'In this world nothing can be said to be certain, except death and taxes." - Benjamin Franklin (noted scientist, inventor, philanderer founding father, and fit model for currency).
The current debate around NPE (non-practicing entities, i.e. Patent Trolls) had me thinking about the law of unintended consequences and taxes. (Yes, I know, boring).
I think everyone can agree that the ultimate goal of the AIA changes to the patent law were driven, in no small measure, by companies wishing to eliminate the threat of Patent Troll suits. For a general counsel with the ear of the legislature, this sounds like a perfectly reasonable use of power and influence. For the solo inventor who honestly believes that MegaCorp has ripped him off, it looks like corruption of the highest order.
Resolving these two conflicting visions is nearly impossible. For MegaCorp, it honestly believes that Solo inventor is just a crook who is hassling their highly successful venture. For Solo inventor, he has invested time, but more importantly, money in acquiring a patent and MegaCorp is reaping all the benefit. Furthermore, to Solo, it looks like the law has been changed to favor one party over the other.
While the AIA might cut down on NPE suits, it will likely have inadvertent effects that we are barely aware. As such, I tend to not agree with wholesale legal changes as a way to eliminate 'bad' actors. When profit is the motive, very bright people will expend effort to find the loophole. The problem with the AIA is that it targets the result of NPE actions (suits directed against major tech companies) instead of the goal of NPEs (Profit!).
I would have advocated using tax policy to target the goal, not the result.
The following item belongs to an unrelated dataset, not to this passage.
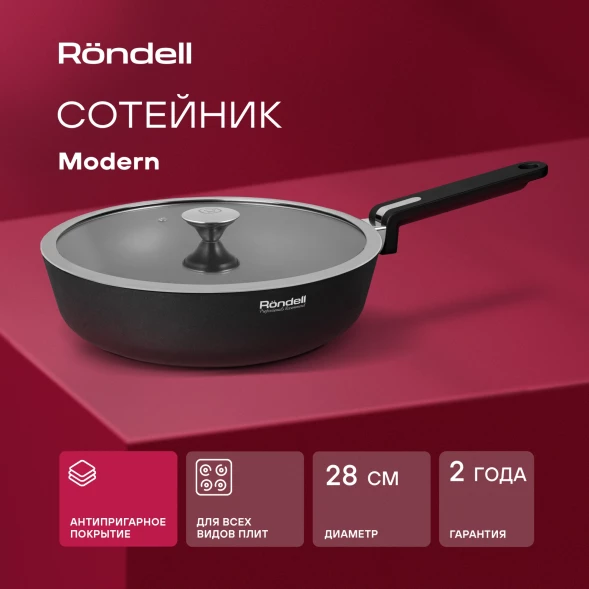 Сотейник Rondell Modern RDA-1724 3.9л. d=28см (с крышкой) черный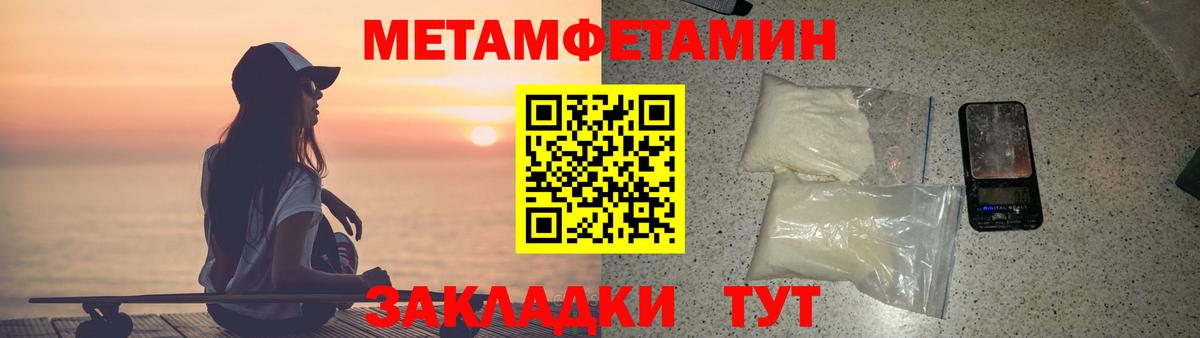АМФЕТАМИН 98% Унеча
On MegaCorp's side, Tax policy could be changed to make a new taxable income category for reasonable royalties as assessed by a court for infringement of a non-practiced patent. Currently the tax rate for recovery in settlement and and reasonable royalty recovery by judgement are the same (~35% and taxed as income). However, a change is the way that the IRS treats recovery from settlement vs recovery from litigation would lead NPE's to maximize their profit through the most efficient way possible. If the tax rate for reasonable royalty (of a Non-practiced patent were sufficiently high, it would alter the calculus of going after MegaCorp, especially given that attorney fees are not tax deductible. Likewise, tax policy could be used to reduce the windfall that a true NPE could recover based on a past damages.
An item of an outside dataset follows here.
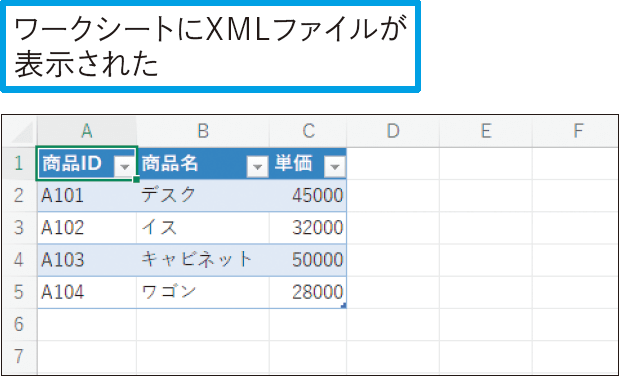 XMLファイルをExcelで読み込むには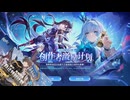 【オマケMMD】崩壊：スターレイル / bilibili 公式モデル配布サイト Ver.3.5＋特別企画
While this might drive NPE's into settlements instead of broadside litigations (which is what most GC's are really worried about), it would still leave Solo inventor holding the bag on his out of pocket patent fees.
One way to lesson the impact to Solo is to use tax policy to unburden him of some of the cost in acquiring the patent. This system would work as thus: The IRS would allow, given the size, income and subject matter, a tax credit for money spent acquiring a patent. This could be as simple as acquiring a tax credit for application fees, or it could be as complex as some formula for a tax credit that takes into account the amount of money that was spent in prosecution.
These are obviously rough sketches of a goal oriented solution to the NPE problem, while trying to make sure that honest small inventors are not thrown out with the NPE bathwater.